= EXERCISE DETAILS =
Beneath this task is a listing; retype all of it exactly.

= GIVEN RECORDS =
::::::::

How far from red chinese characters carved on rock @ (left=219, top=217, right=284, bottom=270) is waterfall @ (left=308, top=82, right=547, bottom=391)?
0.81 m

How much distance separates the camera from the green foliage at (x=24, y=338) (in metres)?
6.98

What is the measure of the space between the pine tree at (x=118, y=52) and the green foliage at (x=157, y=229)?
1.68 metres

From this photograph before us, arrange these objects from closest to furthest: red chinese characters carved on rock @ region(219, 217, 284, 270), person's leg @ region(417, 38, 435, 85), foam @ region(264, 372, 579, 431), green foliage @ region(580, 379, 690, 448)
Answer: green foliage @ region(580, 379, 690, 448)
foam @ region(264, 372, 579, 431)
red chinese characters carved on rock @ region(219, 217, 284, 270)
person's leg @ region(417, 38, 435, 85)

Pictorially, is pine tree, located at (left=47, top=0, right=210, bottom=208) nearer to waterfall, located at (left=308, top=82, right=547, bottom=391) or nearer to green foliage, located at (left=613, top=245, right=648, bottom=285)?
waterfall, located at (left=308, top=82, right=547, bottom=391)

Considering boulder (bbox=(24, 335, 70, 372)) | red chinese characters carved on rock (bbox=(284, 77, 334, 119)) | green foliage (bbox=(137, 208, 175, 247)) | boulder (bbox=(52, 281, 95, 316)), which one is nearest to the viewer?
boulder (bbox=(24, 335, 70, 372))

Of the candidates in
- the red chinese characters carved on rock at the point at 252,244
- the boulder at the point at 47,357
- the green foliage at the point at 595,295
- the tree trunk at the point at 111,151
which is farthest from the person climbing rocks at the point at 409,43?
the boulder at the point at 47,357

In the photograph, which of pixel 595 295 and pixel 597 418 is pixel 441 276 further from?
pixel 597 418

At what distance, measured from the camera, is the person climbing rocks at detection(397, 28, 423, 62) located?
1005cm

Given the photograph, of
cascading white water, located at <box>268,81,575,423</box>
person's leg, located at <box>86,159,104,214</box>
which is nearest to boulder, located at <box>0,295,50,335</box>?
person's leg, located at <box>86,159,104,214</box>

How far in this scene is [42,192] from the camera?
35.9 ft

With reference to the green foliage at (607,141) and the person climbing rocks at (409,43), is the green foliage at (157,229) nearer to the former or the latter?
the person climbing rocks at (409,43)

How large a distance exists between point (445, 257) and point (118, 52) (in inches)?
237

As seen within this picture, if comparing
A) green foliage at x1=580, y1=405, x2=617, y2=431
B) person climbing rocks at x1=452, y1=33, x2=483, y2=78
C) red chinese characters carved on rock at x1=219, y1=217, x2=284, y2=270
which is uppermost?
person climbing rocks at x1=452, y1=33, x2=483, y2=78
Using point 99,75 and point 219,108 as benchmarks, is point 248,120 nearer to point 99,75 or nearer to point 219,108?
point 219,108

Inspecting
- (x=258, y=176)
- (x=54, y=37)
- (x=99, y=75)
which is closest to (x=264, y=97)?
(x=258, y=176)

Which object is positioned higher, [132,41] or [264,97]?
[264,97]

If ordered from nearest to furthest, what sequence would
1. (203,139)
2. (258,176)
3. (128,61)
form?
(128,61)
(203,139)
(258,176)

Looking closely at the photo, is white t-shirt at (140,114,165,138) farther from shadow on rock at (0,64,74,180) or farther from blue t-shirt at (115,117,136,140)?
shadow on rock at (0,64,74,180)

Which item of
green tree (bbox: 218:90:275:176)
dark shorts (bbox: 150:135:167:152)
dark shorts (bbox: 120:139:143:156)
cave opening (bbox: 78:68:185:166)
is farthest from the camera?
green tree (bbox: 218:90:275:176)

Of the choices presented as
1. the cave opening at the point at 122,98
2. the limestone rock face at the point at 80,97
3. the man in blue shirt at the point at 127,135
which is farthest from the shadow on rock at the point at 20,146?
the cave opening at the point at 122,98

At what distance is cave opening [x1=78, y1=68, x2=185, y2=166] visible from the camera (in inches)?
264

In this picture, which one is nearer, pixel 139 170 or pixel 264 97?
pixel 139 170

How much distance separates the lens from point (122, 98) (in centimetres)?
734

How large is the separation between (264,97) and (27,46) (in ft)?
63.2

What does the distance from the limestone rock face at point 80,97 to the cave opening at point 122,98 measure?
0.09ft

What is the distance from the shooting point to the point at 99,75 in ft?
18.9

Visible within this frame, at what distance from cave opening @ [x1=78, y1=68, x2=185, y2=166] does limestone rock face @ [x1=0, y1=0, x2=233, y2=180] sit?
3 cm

::::::::

= SOLUTION FOR THIS EXERCISE =
How far from red chinese characters carved on rock @ (left=219, top=217, right=284, bottom=270) is waterfall @ (left=308, top=82, right=547, bottom=391)?
0.81 m

How much distance separates the camera from the green foliage at (x=24, y=338) (in metres)?
6.98

What is the measure of the space between the pine tree at (x=118, y=52) and the green foliage at (x=157, y=229)?
1.68 metres

From this photograph before us, arrange these objects from closest to furthest: red chinese characters carved on rock @ region(219, 217, 284, 270), person's leg @ region(417, 38, 435, 85), foam @ region(264, 372, 579, 431), green foliage @ region(580, 379, 690, 448)
Answer: green foliage @ region(580, 379, 690, 448)
foam @ region(264, 372, 579, 431)
red chinese characters carved on rock @ region(219, 217, 284, 270)
person's leg @ region(417, 38, 435, 85)

Pictorially, is pine tree, located at (left=47, top=0, right=210, bottom=208) nearer to waterfall, located at (left=308, top=82, right=547, bottom=391) or nearer to green foliage, located at (left=613, top=245, right=648, bottom=285)?
waterfall, located at (left=308, top=82, right=547, bottom=391)

Considering boulder (bbox=(24, 335, 70, 372)) | red chinese characters carved on rock (bbox=(284, 77, 334, 119)) | green foliage (bbox=(137, 208, 175, 247)) | boulder (bbox=(52, 281, 95, 316)), which one is nearest to the viewer?
boulder (bbox=(24, 335, 70, 372))

Of the candidates in
- the red chinese characters carved on rock at the point at 252,244
- the boulder at the point at 47,357
- the green foliage at the point at 595,295
- the tree trunk at the point at 111,151
which is farthest from the person climbing rocks at the point at 409,43?
the boulder at the point at 47,357

In the photograph, which of pixel 595 295 and pixel 597 418 is pixel 441 276 further from?
pixel 597 418

At what distance, measured from the camera, is the person climbing rocks at detection(397, 28, 423, 62) located?
1005cm

Given the photograph, of
cascading white water, located at <box>268,81,575,423</box>
person's leg, located at <box>86,159,104,214</box>
which is nearest to boulder, located at <box>0,295,50,335</box>?
person's leg, located at <box>86,159,104,214</box>

How far in this scene is [42,192] from the camera?
35.9 ft

With reference to the green foliage at (607,141) and the person climbing rocks at (409,43), is the green foliage at (157,229) nearer to the former or the latter?
the person climbing rocks at (409,43)

How large a distance exists between point (445, 257) and point (118, 52) (in inches)?
237

As seen within this picture, if comparing
A) green foliage at x1=580, y1=405, x2=617, y2=431
B) person climbing rocks at x1=452, y1=33, x2=483, y2=78
C) red chinese characters carved on rock at x1=219, y1=217, x2=284, y2=270
which is uppermost?
person climbing rocks at x1=452, y1=33, x2=483, y2=78
Using point 99,75 and point 219,108 as benchmarks, is point 248,120 nearer to point 99,75 or nearer to point 219,108?
point 219,108

Inspecting
- (x=258, y=176)
- (x=54, y=37)
- (x=99, y=75)
which is closest to (x=264, y=97)?
(x=258, y=176)

Which object is positioned higher, [132,41] or [264,97]?
[264,97]

If ordered from nearest to furthest, what sequence would
1. (203,139)
2. (258,176)
3. (128,61)
form?
(128,61)
(203,139)
(258,176)

Looking closely at the photo, is white t-shirt at (140,114,165,138) farther from shadow on rock at (0,64,74,180) or farther from blue t-shirt at (115,117,136,140)?
shadow on rock at (0,64,74,180)

Which item of
green tree (bbox: 218:90:275:176)
dark shorts (bbox: 150:135:167:152)
dark shorts (bbox: 120:139:143:156)
cave opening (bbox: 78:68:185:166)
is farthest from the camera?
green tree (bbox: 218:90:275:176)

Of the choices presented as
1. the cave opening at the point at 122,98
2. the limestone rock face at the point at 80,97
3. the man in blue shirt at the point at 127,135
which is farthest from the shadow on rock at the point at 20,146?
the cave opening at the point at 122,98

At what distance is cave opening [x1=78, y1=68, x2=185, y2=166] visible from the camera (in inches)?
264

In this picture, which one is nearer, pixel 139 170 or pixel 264 97?
pixel 139 170

How much distance separates the lens from point (122, 98) (in centimetres)?
734

How large is the separation between (264,97) and (27,46) (in ft)?
63.2

What does the distance from the limestone rock face at point 80,97 to the cave opening at point 122,98 measure?
0.09ft

What is the distance from the shooting point to the point at 99,75 in ft?
18.9

Visible within this frame, at what distance from cave opening @ [x1=78, y1=68, x2=185, y2=166] does limestone rock face @ [x1=0, y1=0, x2=233, y2=180] sit?
3 cm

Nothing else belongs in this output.